PKI di Mata Wartawan Pertama Penulis Buku G30S
19 September 2020Wartawan asal Sri Lanka, Tarzie Vittachi menulis buku yang cukup penting sebagai rujukan sejarah karena ditulis tahun 1967, selisih satu tahun lebih dari peristiwa Gerakan 30 September 1965.
Pada masa Orde Baru, publik mengenalnya sebagai G30S/PKI. Pasca Reformasi 1998, penulisan sejarah terkait malam kelam itu mulai meniadakan kata PKI atau Partai Komunis Indonesia dengan alasan kata PKI baru dilekatkan sejak tahun 1966 ketika PKI dicap sebagai dalang kudeta, tragedi berdarah itu.
Berbagai Versi G30S Tanpa “The Fall of Sukarno”
Tarzie Vittachi, seorang wartawan asing untuk sejumlah media seperti BBC dan Newsweek menulis tentang G30S dengan rentang waktu sebelum September 1965 hingga Supersemar Maret 1966.
Tarzie menulis kata pengantar bukunya pada Agustus 1966, tetapi “The Fall of Sukarno” atau “Kejatuhan Sukarno” baru terbit tahun 1967 di London, Inggris. Tarzie menulis nama Sukarno dengan huruf u bukan oe. Namun buku pertama tentang G30S yang ditulis oleh orang asing ini justru tidak disebutkan oleh sejarawan Asvi Warman Adam dalam tulisannya yang berjudul, “Beberapa Catatan Tentang Historiografi Gerakan 30 September 1965” yang dipublikasikan tahun 2018.
Asvi Warman Adam menyebut buku yang dipublikasi pertama kali terkait 30 September 1965 adalah “40 Hari Kegagalan G30S, 1 Oktober-10 November 1965” yang terbit menggunakan nama Lembaga Sejarah, Staf Pertahanan Keamanan atas inisiatif Jenderal Nasution yang kehilangan puterinya akibat G30S. Cetakan pertama 27 Desember 1965.
Asvi menyatakan buku itu sudah menyinggung keterlibatan PKI dalam percobaan kudeta. Publikasi kedua adalah “Cornell Paper”, yang dimuat dalam koran The Washington Post pada 5 Maret 1966. “Cornell Paper” ditulis oleh Ben Anderson, Ruth McVey dan FP. Bunnell yang resmi terbit tahun 1971 dengan kesimpulan kudeta sebagai persoalan internal Angkatan Darat.
Publikasi ketiga menurut Asvi muncul tahun 1968 berjudul “The Coup Attempt of September 30 Movement in Indonesia” dengan tujuan menolak “Cornell Paper”. Buku inilah yang kemudian diterjemahkan ke dalam bahasa Indonesia tahun 1989 dengan judul “Tragedi Nasional, Percobaan Kup G30S/PKI di Indonesia.” Mengapa ada demikian banyak rujukan buku G30S namun seorang sejarawan sekelas Asvi Warman Adam tidak menyebut “The Fall of Sukarno”? Entahlah.

Entri Data:
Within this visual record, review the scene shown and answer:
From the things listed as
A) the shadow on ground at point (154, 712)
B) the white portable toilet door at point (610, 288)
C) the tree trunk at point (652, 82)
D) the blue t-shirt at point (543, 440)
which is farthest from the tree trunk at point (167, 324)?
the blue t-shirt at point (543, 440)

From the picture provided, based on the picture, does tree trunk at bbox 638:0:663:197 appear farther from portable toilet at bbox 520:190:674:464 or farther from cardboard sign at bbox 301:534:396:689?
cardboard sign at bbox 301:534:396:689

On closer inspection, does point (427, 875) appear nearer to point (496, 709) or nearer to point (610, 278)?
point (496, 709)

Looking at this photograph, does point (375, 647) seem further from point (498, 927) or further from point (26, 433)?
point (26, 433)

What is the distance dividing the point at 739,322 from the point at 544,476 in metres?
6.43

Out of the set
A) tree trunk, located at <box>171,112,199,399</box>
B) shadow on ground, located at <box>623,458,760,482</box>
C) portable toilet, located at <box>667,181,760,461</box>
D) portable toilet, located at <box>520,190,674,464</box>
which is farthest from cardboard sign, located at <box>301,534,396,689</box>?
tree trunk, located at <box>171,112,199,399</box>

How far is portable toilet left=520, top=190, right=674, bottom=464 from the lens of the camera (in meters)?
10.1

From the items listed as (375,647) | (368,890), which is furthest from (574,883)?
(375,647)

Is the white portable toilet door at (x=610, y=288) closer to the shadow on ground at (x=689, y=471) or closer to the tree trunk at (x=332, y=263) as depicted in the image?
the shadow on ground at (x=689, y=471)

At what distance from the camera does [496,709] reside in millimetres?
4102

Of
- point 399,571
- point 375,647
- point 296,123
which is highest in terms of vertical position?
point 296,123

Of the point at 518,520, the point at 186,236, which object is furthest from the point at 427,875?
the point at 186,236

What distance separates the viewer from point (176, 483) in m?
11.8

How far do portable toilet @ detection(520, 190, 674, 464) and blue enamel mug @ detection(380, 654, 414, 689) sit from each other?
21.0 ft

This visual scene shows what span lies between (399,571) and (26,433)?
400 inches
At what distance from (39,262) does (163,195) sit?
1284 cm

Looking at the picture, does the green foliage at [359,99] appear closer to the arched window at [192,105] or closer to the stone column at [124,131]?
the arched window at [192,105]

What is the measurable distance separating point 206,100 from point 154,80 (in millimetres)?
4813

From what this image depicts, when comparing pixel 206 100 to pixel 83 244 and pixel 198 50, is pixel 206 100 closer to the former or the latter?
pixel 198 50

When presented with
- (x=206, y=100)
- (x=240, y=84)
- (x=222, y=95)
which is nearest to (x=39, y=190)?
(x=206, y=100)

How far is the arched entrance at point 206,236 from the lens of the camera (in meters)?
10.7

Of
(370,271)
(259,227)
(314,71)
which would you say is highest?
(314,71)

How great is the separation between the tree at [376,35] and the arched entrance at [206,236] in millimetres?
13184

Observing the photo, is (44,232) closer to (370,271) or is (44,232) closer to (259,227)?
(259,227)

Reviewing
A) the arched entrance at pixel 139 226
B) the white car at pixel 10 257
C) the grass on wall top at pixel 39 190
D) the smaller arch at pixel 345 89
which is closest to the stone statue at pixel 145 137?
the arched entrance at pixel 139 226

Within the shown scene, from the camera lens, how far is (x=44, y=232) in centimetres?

Tujuan Latihan: Lanjutkan tulisan tentang buku G30S karya Tarzie Vittachi, dimulai setelah kalimat terakhirnya. Baris-baris data tidak berperan dalam latihan ini.

Jawaban:
Kredibilitas “The Fall of Sukarno”
Mungkin Anda bertanya, jika sudah ada ratusan buku tentang G30S tapi tidak mampu menguak misteri dan belum bisa mengurai kontroversi Peristiwa 1965 meski para petinggi PKI sudah dihukum, untuk apa menambah referensi dari satu buku lagi?
Buku “The Fall of Sukarno” pantas menjadi rujukan sejarah karena penulisnya bukan wartawan biasa. Varindra Tarzie Vittachi lahir di Sri Lanka, kuliah di Universitas Kolombo dan menjadi wartawan di London, Inggris.
Saat G30S terjadi, Tarzie menjabat sebagai Direktur Asia Institut Pers Internasional yang berpusat di Malaysia dari tahun 1960 hingga 1965. Ia mendapat penghargaan Ramon Mangsaysay tahu 1959 untuk kategori Jurnalisme dan Literatur atas bukunya yang berjudul “Emergency 58” tentang keterlibatan pemerintah dalam kerusuhan anti-Tamil di Sri Lanka saat masih bernama Ceylon. Akibatnya Tarzie di-“persona nongrata” oleh Sri Lanka.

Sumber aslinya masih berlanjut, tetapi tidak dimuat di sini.